== Try it ==
Only the lines below, from the one with "family: Dasyuridae" through the one with "category: quoll", are to be written out, exactly.

[Dataset entries]

===============

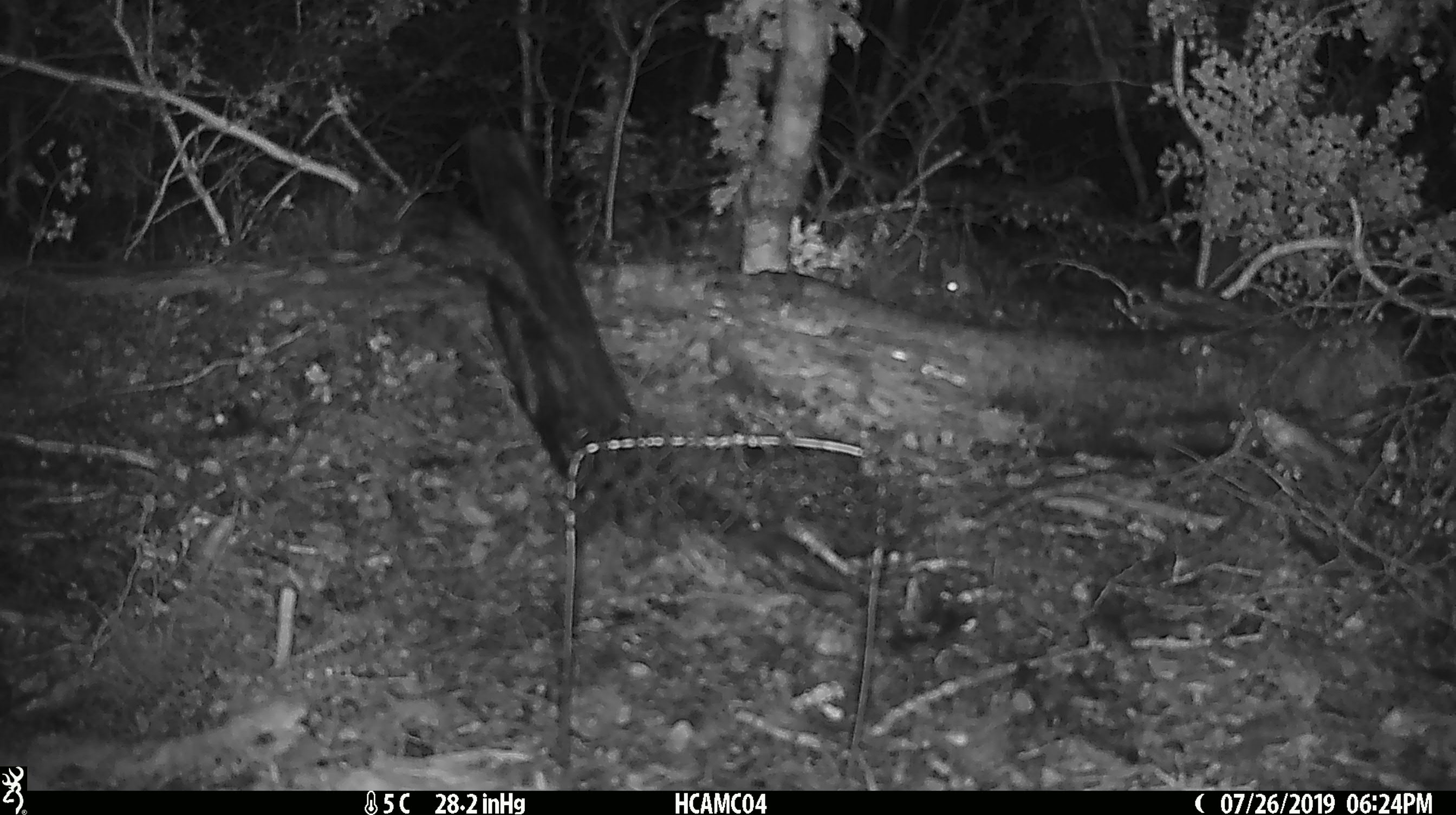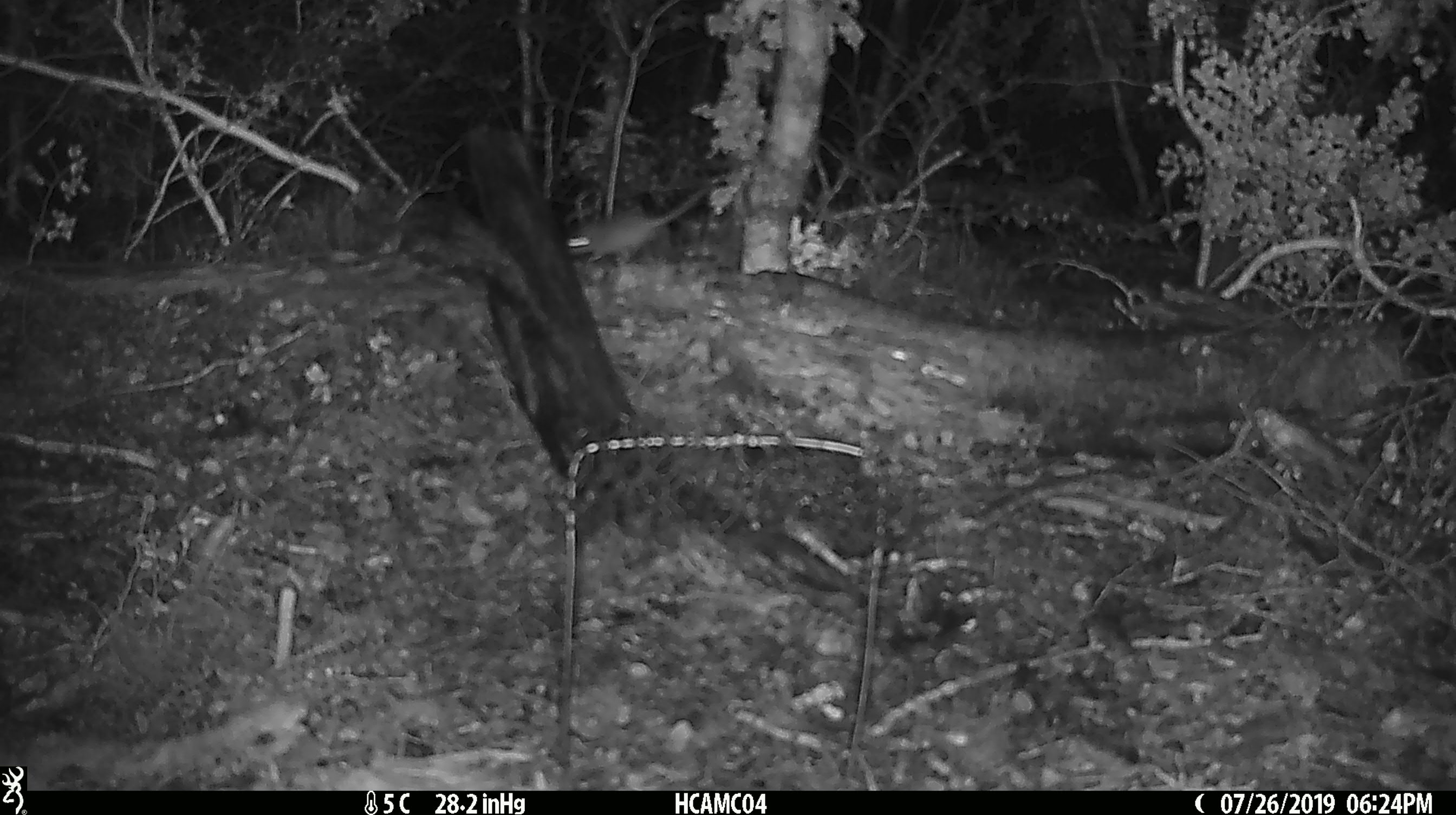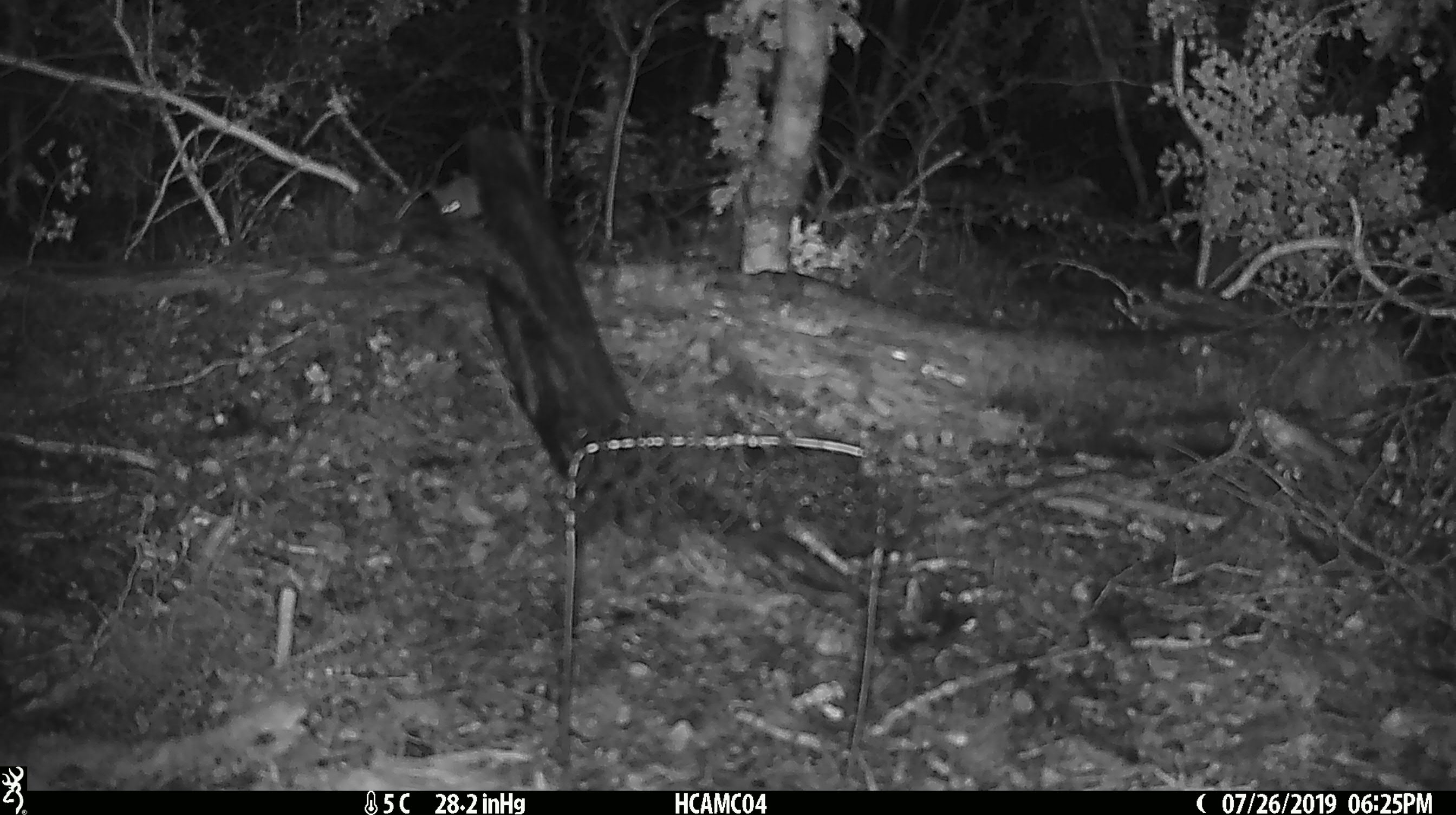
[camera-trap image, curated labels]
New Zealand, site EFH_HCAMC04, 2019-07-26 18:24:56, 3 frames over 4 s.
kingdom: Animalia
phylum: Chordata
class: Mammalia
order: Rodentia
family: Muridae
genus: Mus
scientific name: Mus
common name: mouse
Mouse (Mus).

===============

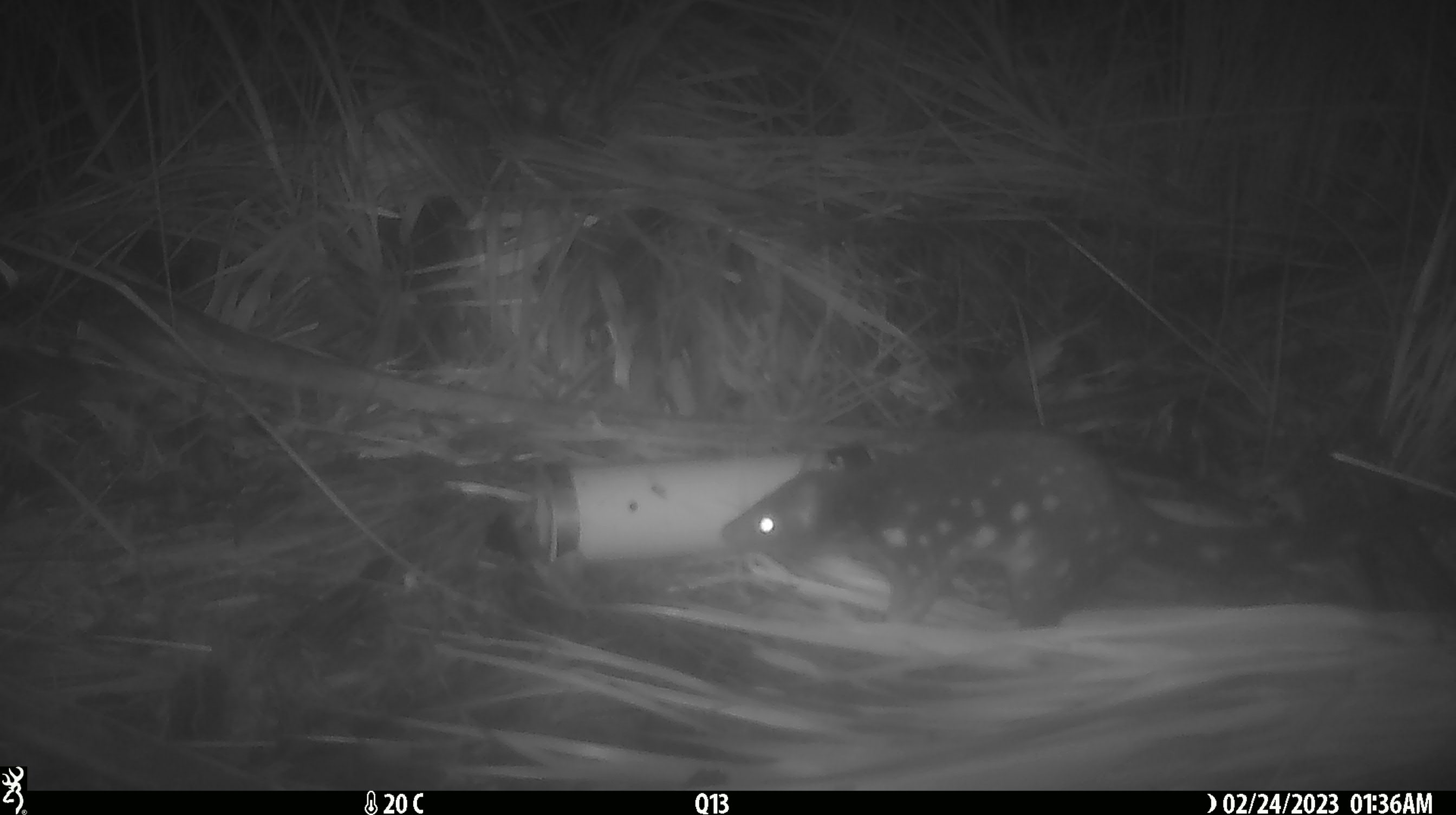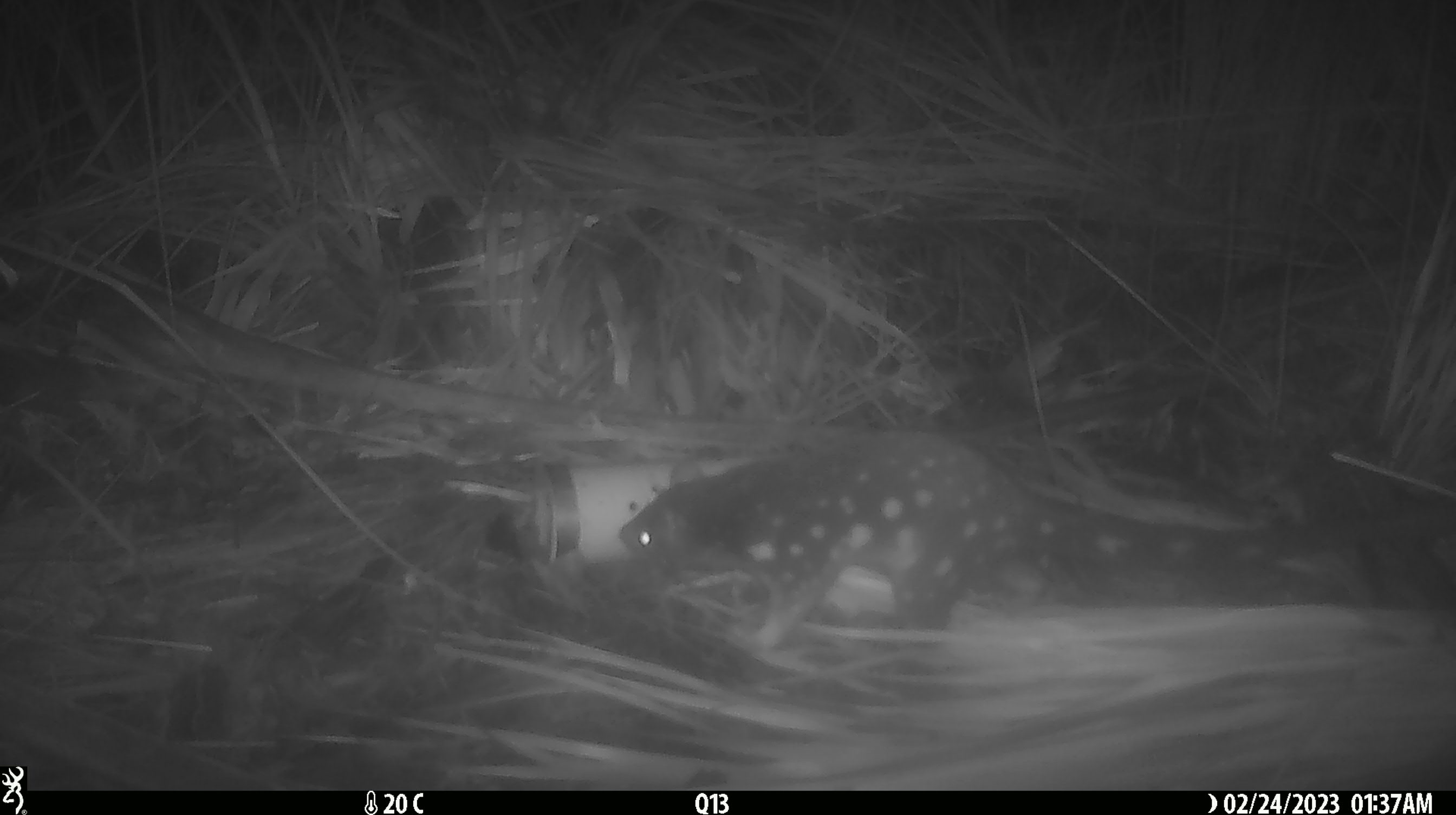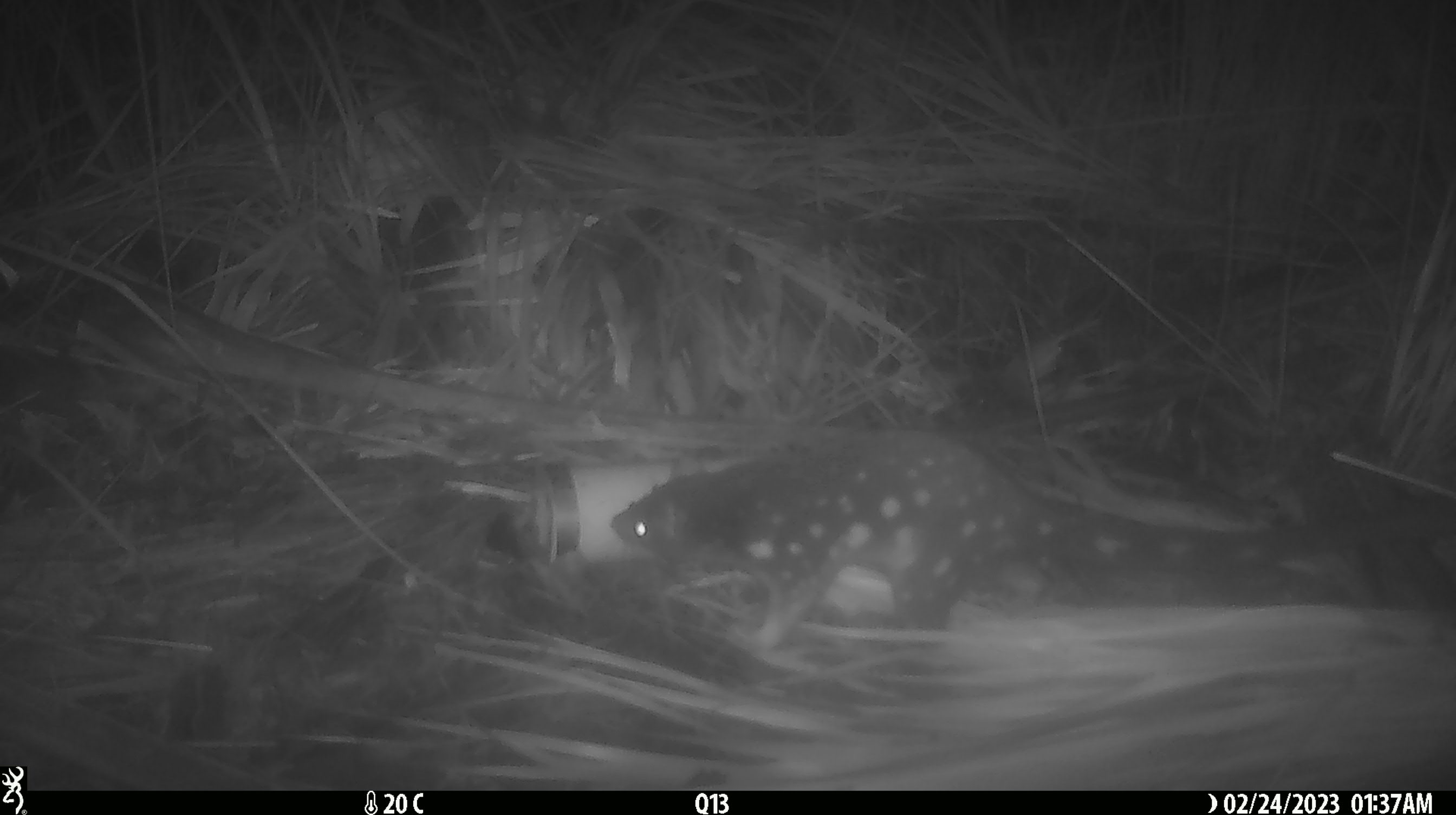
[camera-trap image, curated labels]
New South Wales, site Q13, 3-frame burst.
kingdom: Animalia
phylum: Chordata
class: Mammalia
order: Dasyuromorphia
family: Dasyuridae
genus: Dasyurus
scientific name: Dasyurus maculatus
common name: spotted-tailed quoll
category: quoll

===============

== Output for this exercise ==
family: Dasyuridae
genus: Dasyurus
scientific name: Dasyurus maculatus
common name: spotted-tailed quoll
category: quoll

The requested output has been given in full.